## Passage to read
╭──

FEDERAL COURT OF AUSTRALIA

SZRSC v Minister for Immigration, Multicultural Affairs and Citizenship [2013] FCA 819

Citation:

SZRSC v Minister for Immigration, Multicultural Affairs and Citizenship [2013] FCA 819

Appeal from:

SZRSC v Minister for Immigration and Citizenship and Anor [2013] FCCA 121

Parties:

SZRSC v MINISTER FOR IMMIGRATION, MULTICULTURAL AFFAIRS AND CITIZENSHIP and REFUGEE REVIEW TRIBUNAL

File number:

NSD 719 of 2013

Judge:

DAVIES J

Date of judgment:

16 August 2013

Catchwords:

MIGRATION – Protection (Class XA) visa – Appeal from decision of Federal Circuit Court – No error of law – Appeal dismissed with costs.

Legislation:

Migration Act 1958 (Cth), s 65

Cases cited:

Minister for Immigration and Ethnic Affairs v Wu Shan Liang (1996) 185 CLR 259

Tran v Minister for Immigration and Multicultural and Indigenous Affairs [2004] FCAFC 297

Applicant WAEE v Minister for Immigration and Multicultural Affairs and Indigenous Affairs (2003) 75 ALD 630

Minister for Immigration and Citizenship v SZIAI (2009) 83 ALJR 1123

Date of hearing:

2 August 2013

Date of last submissions:

2 August 2013

Place:

Sydney

Division:

GENERAL DIVISION

Category:

Catchwords

Number of paragraphs:

17

Counsel for the Appellant:

SZRSC (Self Respresented)

Counsel for the Respondents:

B. Rayment

Solicitor for the Respondents:

Sparke Helmore Lawyers

IN THE FEDERAL COURT OF AUSTRALIA

NEW SOUTH WALES DISTRICT REGISTRY

GENERAL DIVISION

NSD 719 of 2013

ON APPEAL FROM THE FEDERAL CIRCUIT COURT OF AUSTRALIA

BETWEEN:

SZRSC

Appellant

AND:

MINISTER FOR IMMIGRATION, MULTICULTURAL AFFAIRS AND CITIZENSHIP

First Respondent

REFUGEE REVIEW TRIBUNAL

Second Respondent

JUDGE:

DAVIES J

DATE OF ORDER:

16 August 2013

WHERE MADE:

SYDNEY

THE COURT ORDERS THAT:

1.    The appeal is dismissed.

2.    The appellant pay the first respondent’s costs of the appeal as agreed or assessed.

3.    The first respondent’s name is changed to “Minister for Immigration, Multicultural Affairs and Citizenship.

Note:    Entry of orders is dealt with in Rule 39.32 of the Federal Court Rules 2011.

╰──

## Information given
╭──

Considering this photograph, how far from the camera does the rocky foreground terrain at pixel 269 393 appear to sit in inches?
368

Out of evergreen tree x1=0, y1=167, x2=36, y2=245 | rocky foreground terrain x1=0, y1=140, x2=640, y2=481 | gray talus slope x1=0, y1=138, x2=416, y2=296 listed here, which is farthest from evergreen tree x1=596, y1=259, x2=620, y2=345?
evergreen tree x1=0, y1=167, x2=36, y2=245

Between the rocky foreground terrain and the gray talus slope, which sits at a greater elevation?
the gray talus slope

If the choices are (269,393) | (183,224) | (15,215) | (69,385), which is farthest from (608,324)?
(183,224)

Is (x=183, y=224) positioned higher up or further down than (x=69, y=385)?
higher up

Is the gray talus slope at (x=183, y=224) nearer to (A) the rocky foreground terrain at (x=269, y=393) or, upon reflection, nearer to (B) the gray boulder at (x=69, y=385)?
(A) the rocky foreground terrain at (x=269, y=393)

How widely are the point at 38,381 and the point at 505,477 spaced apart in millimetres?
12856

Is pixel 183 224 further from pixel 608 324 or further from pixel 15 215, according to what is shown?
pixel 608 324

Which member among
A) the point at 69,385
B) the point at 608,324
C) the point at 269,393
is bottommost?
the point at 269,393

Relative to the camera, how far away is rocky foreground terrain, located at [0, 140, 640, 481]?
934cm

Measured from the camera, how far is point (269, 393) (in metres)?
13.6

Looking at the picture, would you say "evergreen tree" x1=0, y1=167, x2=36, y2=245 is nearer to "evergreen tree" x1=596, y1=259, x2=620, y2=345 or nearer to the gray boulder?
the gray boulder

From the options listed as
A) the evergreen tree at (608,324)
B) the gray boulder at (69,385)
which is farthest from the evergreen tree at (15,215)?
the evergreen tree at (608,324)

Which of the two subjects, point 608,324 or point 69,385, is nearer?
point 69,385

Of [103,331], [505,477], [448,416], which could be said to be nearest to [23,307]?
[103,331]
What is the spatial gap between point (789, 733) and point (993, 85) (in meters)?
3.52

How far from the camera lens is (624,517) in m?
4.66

╰──

## What is required
According to the judgment, who appeared as counsel for the respondents? Rely only on the judgment, not on the data.

## Result for this task
B. Rayment